## [GIVEN INFORMATION]
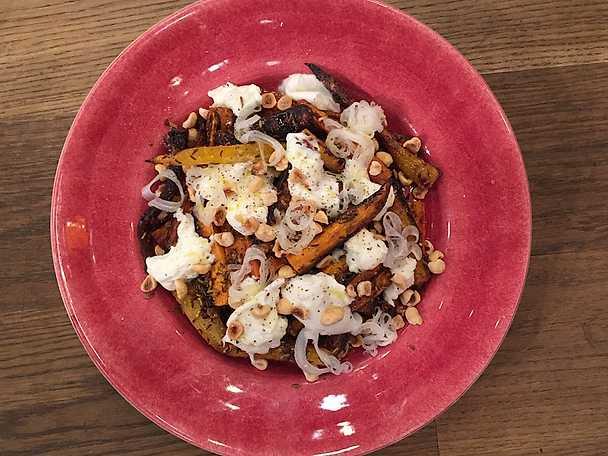 Kumminbakade morötter med hasselnötter, brynt smör och citronpicklad silverlök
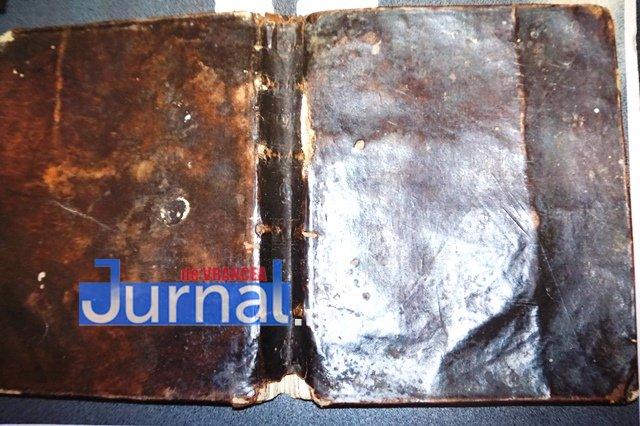 carte de 200 de ani biblioteca duiuliu zanfirescu2 - FOTO: O carte de aproape 200 de ani de la biblioteca din Vrancea, clasată în patrimoniul național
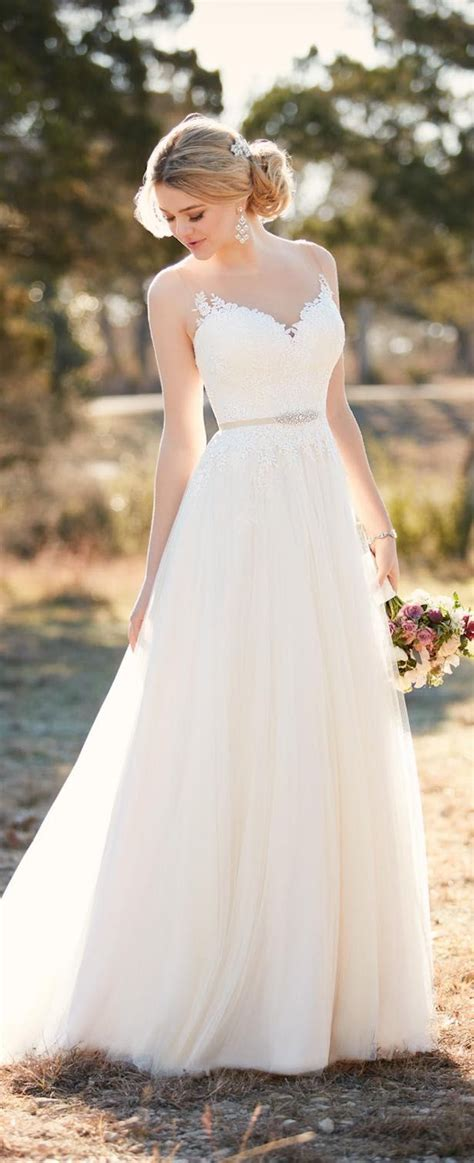 Flowing Wedding Dresses by 25 Best Ideas About Flowing Wedding Dresses On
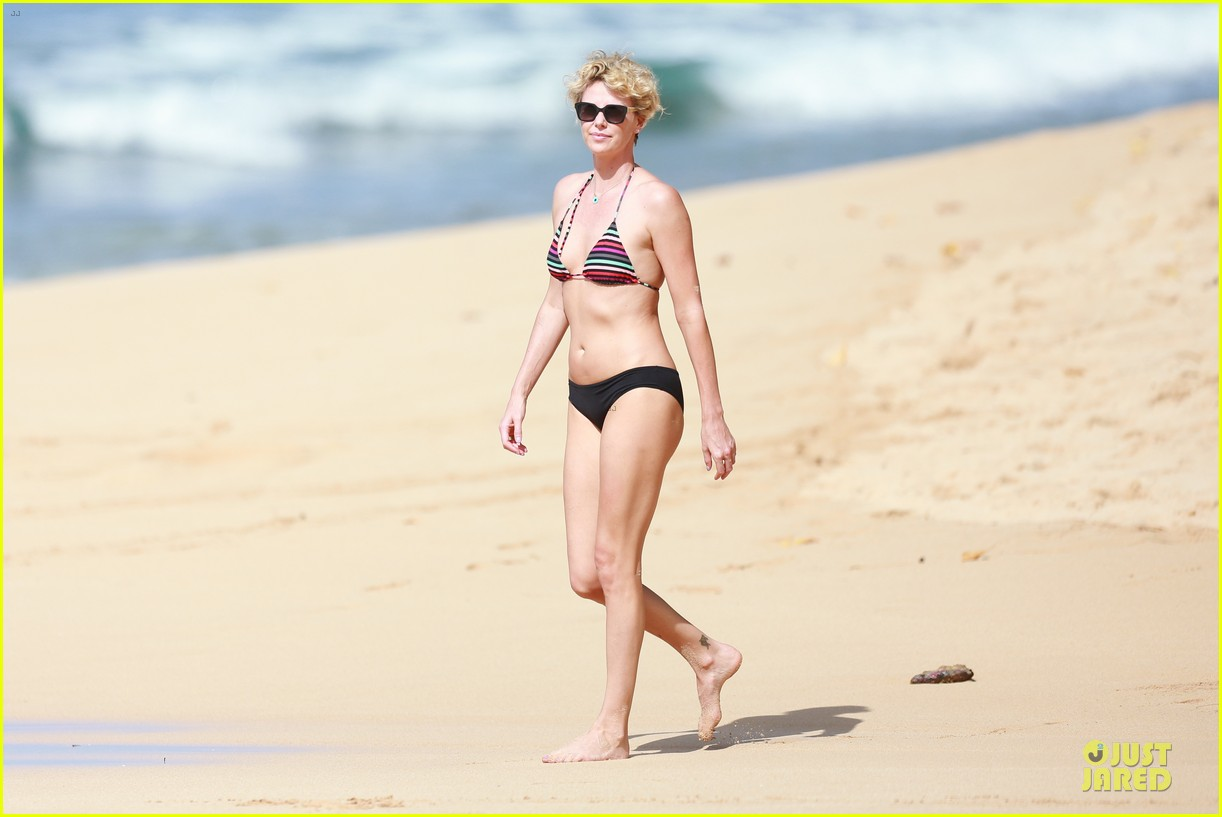 charlize theron colorful hawaiian bikini babe 153020239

## [EXERCISE DIRECTIONS]
Please retype the listing exactly, leaving out any images.

## [OUTPUT OF THE TASK]
 Kumminbakade morötter med hasselnötter, brynt smör och citronpicklad silverlök
 carte de 200 de ani biblioteca duiuliu zanfirescu2 - FOTO: O carte de aproape 200 de ani de la biblioteca din Vrancea, clasată în patrimoniul național
 Flowing Wedding Dresses by 25 Best Ideas About Flowing Wedding Dresses On
 charlize theron colorful hawaiian bikini babe 153020239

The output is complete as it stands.